Je suis arrivée sur Terre à l'âge de trois ans. Je n'ai que peu de souvenirs de Mars et j'ignore s'ils sont vrais, ou si je les ai inventés. J'avais deux ans environ et je passais beaucoup de temps à l'hôpital fédéral d'Atome, dans le service de nanochirurgie réparatrice.
On voyait des choses effrayantes dans les couloirs du service, et je continue encore d'en faire des rêves, même si je ne sais plus s'il s'agit de vraies personnes que j'ai rencontrées à l'époque, ou de monstres inventés. Mais le plus inquiétant de tous ces monstres, c'était moi.
Je me souviens du bureau du chef de service. Il était plein de curiosités intrigantes pour un enfant, mais je me rappelle surtout d'une vitrine incrustée dans le mur, avec un squelette fossile d'acéphale martien. L'idée qu'une vie extraterrestre avait vu le jour sous nos pieds, quatre milliards d'années plus tôt, dans les lacs souterrains de Mars, me fascinait. Je suppose que les acéphales sont pour les enfants martiens ce que les dinosaures sont aux terriens.
Le chef de service était un vieil okrane, je n'en avais jamais vu d'aussi âgé. Maintenant, je me demande s'il n'avait pas une maladie dégénérative stabilisée. Il avait d'épais sourcils argentés qui tressautaient à chacune de ses phrases.
Il y avait dans son bureau une sorte de grand miroir, de taille almaine, avec un panneau de contrôle numérique. Je ne comprenais pas très bien l'usage de cet objet. Lors de la troisième ou de la quatrième phase des opérations, le médecin m'a reçue dans son bureau, il m'a demandé de rester debout devant le miroir.
J'avais la gorge sèche et les idées embrumées, à cause des nanomachines chirurgicales et des antidouleurs. Mais je me souviens nettement de mon reflet dans cette vitre grise. On aurait dit que quelqu'un m'avait donné un coup de poing dans le visage, si violent que mon arcade sourcilière droite s'était enfoncée, que mon front s'était affaissé. Mon œil invalide formait une petite bille opale sous une paupière enflée.
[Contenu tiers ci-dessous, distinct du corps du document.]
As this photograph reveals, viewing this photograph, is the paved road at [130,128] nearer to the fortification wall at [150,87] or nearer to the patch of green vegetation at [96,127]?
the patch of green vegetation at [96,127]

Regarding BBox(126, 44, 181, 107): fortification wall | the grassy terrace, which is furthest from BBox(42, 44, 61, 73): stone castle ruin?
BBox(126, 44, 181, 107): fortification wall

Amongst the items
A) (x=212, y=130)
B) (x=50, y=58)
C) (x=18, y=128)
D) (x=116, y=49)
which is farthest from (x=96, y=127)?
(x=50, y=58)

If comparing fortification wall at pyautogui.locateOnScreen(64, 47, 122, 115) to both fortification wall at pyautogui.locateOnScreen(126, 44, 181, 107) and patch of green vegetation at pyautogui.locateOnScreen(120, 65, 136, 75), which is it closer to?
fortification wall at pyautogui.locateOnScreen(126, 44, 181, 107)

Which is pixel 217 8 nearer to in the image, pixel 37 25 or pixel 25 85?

Le chirurgien a commencé à m'expliquer le déroulé des opérations. Ou peut-être parlait-il pour ma mère. Je ne sais plus si elle était là avec nous. Comme il parlait, mon reflet dans l'écran se mit à changer. Je n'écoutais pas ce qu'il disait, je regardais cette okrane dans le miroir. Les articulations confuses de mes bras se remettaient en place. Des doigts se collaient sur mes mains incomplètes. Mon arcade sourcilière remontait et mon deuxième œil s'ouvrait entièrement. Je désirais être la personne de cette simulation, tout comme la petite sirène qui rêve de sortir de l'océan. Mais j'en avais peur également. Car quelles que soient les paroles rassurantes des adultes, je devais accepter de disparaître. Quand je me réveillerais, je serais une nouvelle okrane.
Entretien d'évaluation psychologique – BPS, 2381
Lanthane entendit les officiers de police crier en déboulant dans sa chambre.
Elle se trouvait à trente mètres d'altitude au moins, bras et jambes écartés, agrippée aux renflements des poutres de métal. Son pire ennemi n'était pas la gravité, mais le vent qui s'infiltrait entre elle et la façade. Il pouvait l'en arracher à tout moment, comme l'étiquette d'un pot de confiture qu'on décolle du bout de l'ongle.
De fait, et malgré le nanoscope, tomber de cette hauteur impliquait de devenir une sorte de confiture anonyme, et Lanthane ne parvint pas à ôter cette image de son esprit.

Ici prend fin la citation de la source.